A single copy of the matchVars
variables will be saved in the
outFile
file.
Value
For rxMerge
: If an outFile
is not specified, a data frame with
the merged data is returned. If an outFile
is specified, a
data source object is returned that can be used in
subsequent RevoScaleR analysis.
For rxMergeXdf
: If merging is successful, TRUE
is returned; otherwise FALSE
is returned.
Author(s)
Microsoft Corporation Microsoft Technical Support
See Also
sort
Examples
###
# Small data frame example
###
x <- 1:20
y <- 20:1
df1 <- data.frame(x=x, y=y)
x <- 20:1
y <- 1:20
df2 <- data.frame(x=x, y=y)
# Merge the two data frames into an .xdf file, matching on the variable x
outXDF <- file.path(tempdir(), ".rxTempOut.xdf")
rxMerge(inData1 = df1, inData2 = df2, outFile=outXDF, matchVars = "x", overwrite=TRUE)

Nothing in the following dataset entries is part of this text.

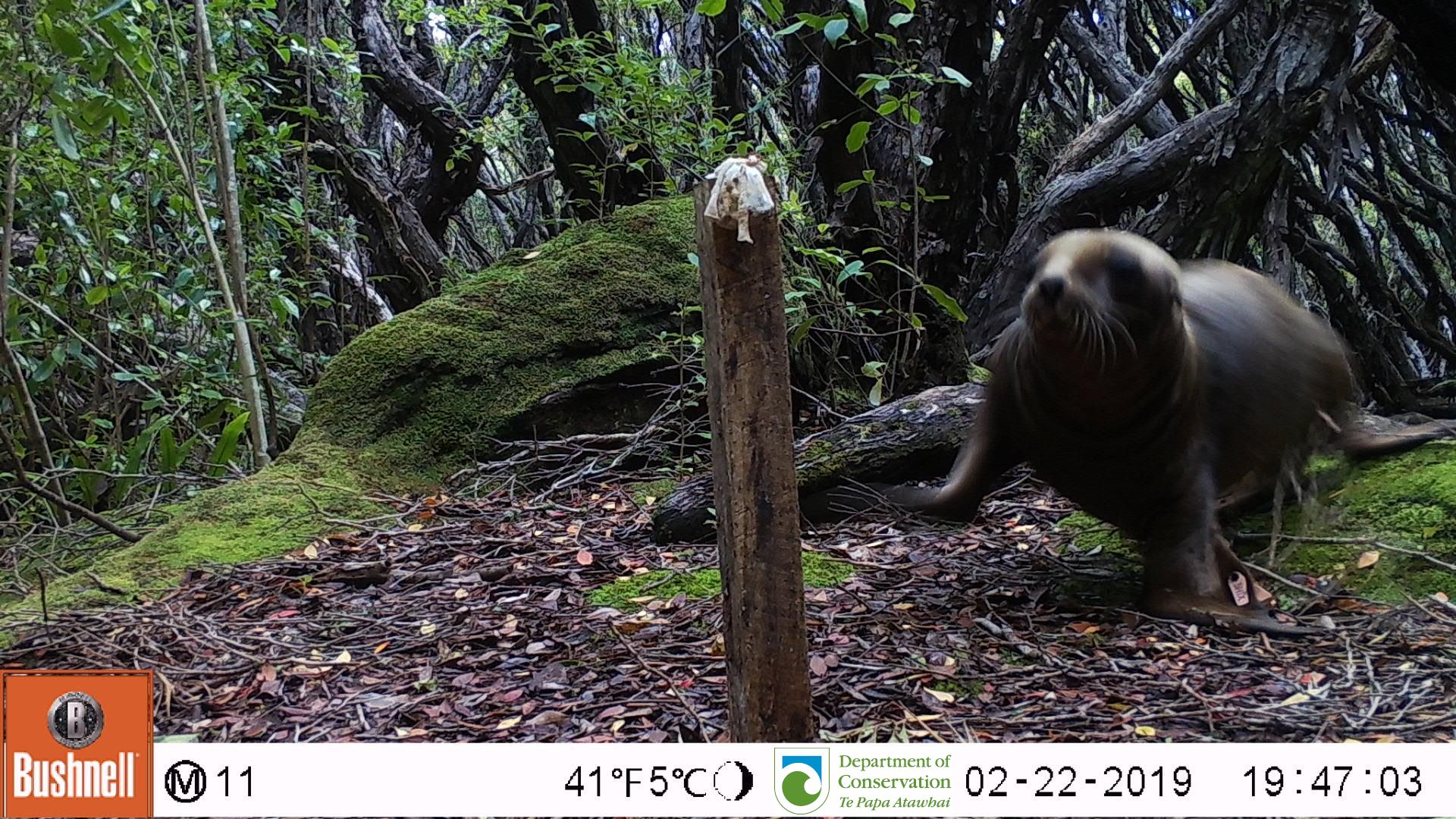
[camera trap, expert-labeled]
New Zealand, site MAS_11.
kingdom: Animalia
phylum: Chordata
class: Mammalia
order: Carnivora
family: Otariidae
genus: Phocarctos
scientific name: Phocarctos hookeri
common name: new zealand sea lion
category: sealion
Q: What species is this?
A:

# Read the data from the .xdf file into a data frame. y.df1 and y.df2 should be the same
df3 <- rxDataStep(inData = outXDF )
df3
if(file.exists(outXDF)) file.remove(outXDF)
###
# Merge two data frames, matching y1 from the first with y2 from the second
# Notice that the match variable is sorted in decreasing order.
x1 <- 1:20
y1 <- 20:1
df1 <- data.frame(x1=x1, y1=y1)
x2 <- 1:20
y2 <- 25:6
df2 <- data.frame(x2=x2, y2=y2)
dfOut <- rxMerge(inData1 = df1, inData2 = df2, matchVars = "y2", decreasing=TRUE,
newVarNames1 = c(y1 = "y2"))
# Look at the resulting merged data
rxGetInfo( dfOut,numRows=10,getVarInfo=TRUE )
# Merge an .xdf file and a data frame into a new .xdf file
# .xdf file names
indXDF <- file.path(tempdir(), ".rxTempIn.xdf")
outXDF <- file.path(tempdir(), ".rxTempOut.xdf")
indData <- data.frame(id = 1:12, state = rep(c("CA","OR", "WA"), times = 4))
# Put individual-level data frame in .xdf file
rxDataStep(inData = indData, outFile = indXDF, overwrite=TRUE)
# Create state-level data frame
stateData <- data.frame(state=c("CA","OR", "WA"), stateVal = c(1000, 400, 500))
# Merge individual-level .xdf file with state-level data frame
rxMerge(inData1 = indXDF, inData2 = stateData, outFile = outXDF,
matchVars = "state")
# Re-sort data by id
rxSort(inData = outXDF, outFile = outXDF, sortByVars = "id", overwrite = TRUE)
# Look at merged, sorted data
df4 <- rxDataStep(inData = outXDF)
df4